• **Required work**:
The task here is to set down every line of the listing exactly.

┄┄┄┄┄┄┄┄┄┄

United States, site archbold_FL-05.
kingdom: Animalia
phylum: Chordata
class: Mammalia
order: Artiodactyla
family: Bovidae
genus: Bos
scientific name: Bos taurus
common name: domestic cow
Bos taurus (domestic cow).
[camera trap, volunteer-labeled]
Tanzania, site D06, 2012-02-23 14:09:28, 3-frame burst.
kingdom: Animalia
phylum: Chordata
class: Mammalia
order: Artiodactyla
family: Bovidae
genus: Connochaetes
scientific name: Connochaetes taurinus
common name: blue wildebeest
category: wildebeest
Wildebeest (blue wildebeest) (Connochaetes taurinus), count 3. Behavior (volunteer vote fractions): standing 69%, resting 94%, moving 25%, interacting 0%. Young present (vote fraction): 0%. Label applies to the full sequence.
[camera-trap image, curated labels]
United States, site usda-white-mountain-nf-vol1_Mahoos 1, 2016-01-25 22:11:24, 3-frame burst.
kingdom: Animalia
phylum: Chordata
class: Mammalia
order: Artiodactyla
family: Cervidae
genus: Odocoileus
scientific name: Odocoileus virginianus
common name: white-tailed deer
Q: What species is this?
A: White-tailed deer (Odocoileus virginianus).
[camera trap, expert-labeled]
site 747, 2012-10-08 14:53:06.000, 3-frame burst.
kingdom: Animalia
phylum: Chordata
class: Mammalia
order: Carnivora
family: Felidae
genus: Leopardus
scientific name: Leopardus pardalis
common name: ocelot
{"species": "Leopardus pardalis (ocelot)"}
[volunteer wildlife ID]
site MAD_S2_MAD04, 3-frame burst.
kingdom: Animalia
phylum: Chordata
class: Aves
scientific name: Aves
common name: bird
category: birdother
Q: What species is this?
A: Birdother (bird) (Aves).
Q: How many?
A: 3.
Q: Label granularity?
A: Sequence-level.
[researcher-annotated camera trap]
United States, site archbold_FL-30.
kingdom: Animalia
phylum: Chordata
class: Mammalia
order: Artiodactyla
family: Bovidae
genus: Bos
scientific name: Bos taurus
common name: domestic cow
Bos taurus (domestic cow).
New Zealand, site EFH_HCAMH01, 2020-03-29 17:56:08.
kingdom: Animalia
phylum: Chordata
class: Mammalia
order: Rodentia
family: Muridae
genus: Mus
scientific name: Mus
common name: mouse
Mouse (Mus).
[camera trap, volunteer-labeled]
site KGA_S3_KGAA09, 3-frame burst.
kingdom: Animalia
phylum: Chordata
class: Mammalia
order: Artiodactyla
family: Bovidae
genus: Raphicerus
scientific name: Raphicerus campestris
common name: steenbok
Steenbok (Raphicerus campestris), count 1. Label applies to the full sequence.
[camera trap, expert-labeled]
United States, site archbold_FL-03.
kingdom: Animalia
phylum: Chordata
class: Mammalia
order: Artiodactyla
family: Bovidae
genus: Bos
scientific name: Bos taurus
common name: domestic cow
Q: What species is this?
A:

┄┄┄┄┄┄┄┄┄┄

• **Solved exercise**:
United States, site archbold_FL-05.
kingdom: Animalia
phylum: Chordata
class: Mammalia
order: Artiodactyla
family: Bovidae
genus: Bos
scientific name: Bos taurus
common name: domestic cow
Bos taurus (domestic cow).
[camera trap, volunteer-labeled]
Tanzania, site D06, 2012-02-23 14:09:28, 3-frame burst.
kingdom: Animalia
phylum: Chordata
class: Mammalia
order: Artiodactyla
family: Bovidae
genus: Connochaetes
scientific name: Connochaetes taurinus
common name: blue wildebeest
category: wildebeest
Wildebeest (blue wildebeest) (Connochaetes taurinus), count 3. Behavior (volunteer vote fractions): standing 69%, resting 94%, moving 25%, interacting 0%. Young present (vote fraction): 0%. Label applies to the full sequence.
[camera-trap image, curated labels]
United States, site usda-white-mountain-nf-vol1_Mahoos 1, 2016-01-25 22:11:24, 3-frame burst.
kingdom: Animalia
phylum: Chordata
class: Mammalia
order: Artiodactyla
family: Cervidae
genus: Odocoileus
scientific name: Odocoileus virginianus
common name: white-tailed deer
Q: What species is this?
A: White-tailed deer (Odocoileus virginianus).
[camera trap, expert-labeled]
site 747, 2012-10-08 14:53:06.000, 3-frame burst.
kingdom: Animalia
phylum: Chordata
class: Mammalia
order: Carnivora
family: Felidae
genus: Leopardus
scientific name: Leopardus pardalis
common name: ocelot
{"species": "Leopardus pardalis (ocelot)"}
[volunteer wildlife ID]
site MAD_S2_MAD04, 3-frame burst.
kingdom: Animalia
phylum: Chordata
class: Aves
scientific name: Aves
common name: bird
category: birdother
Q: What species is this?
A: Birdother (bird) (Aves).
Q: How many?
A: 3.
Q: Label granularity?
A: Sequence-level.
[researcher-annotated camera trap]
United States, site archbold_FL-30.
kingdom: Animalia
phylum: Chordata
class: Mammalia
order: Artiodactyla
family: Bovidae
genus: Bos
scientific name: Bos taurus
common name: domestic cow
Bos taurus (domestic cow).
New Zealand, site EFH_HCAMH01, 2020-03-29 17:56:08.
kingdom: Animalia
phylum: Chordata
class: Mammalia
order: Rodentia
family: Muridae
genus: Mus
scientific name: Mus
common name: mouse
Mouse (Mus).
[camera trap, volunteer-labeled]
site KGA_S3_KGAA09, 3-frame burst.
kingdom: Animalia
phylum: Chordata
class: Mammalia
order: Artiodactyla
family: Bovidae
genus: Raphicerus
scientific name: Raphicerus campestris
common name: steenbok
Steenbok (Raphicerus campestris), count 1. Label applies to the full sequence.
[camera trap, expert-labeled]
United States, site archbold_FL-03.
kingdom: Animalia
phylum: Chordata
class: Mammalia
order: Artiodactyla
family: Bovidae
genus: Bos
scientific name: Bos taurus
common name: domestic cow
Q: What species is this?
A:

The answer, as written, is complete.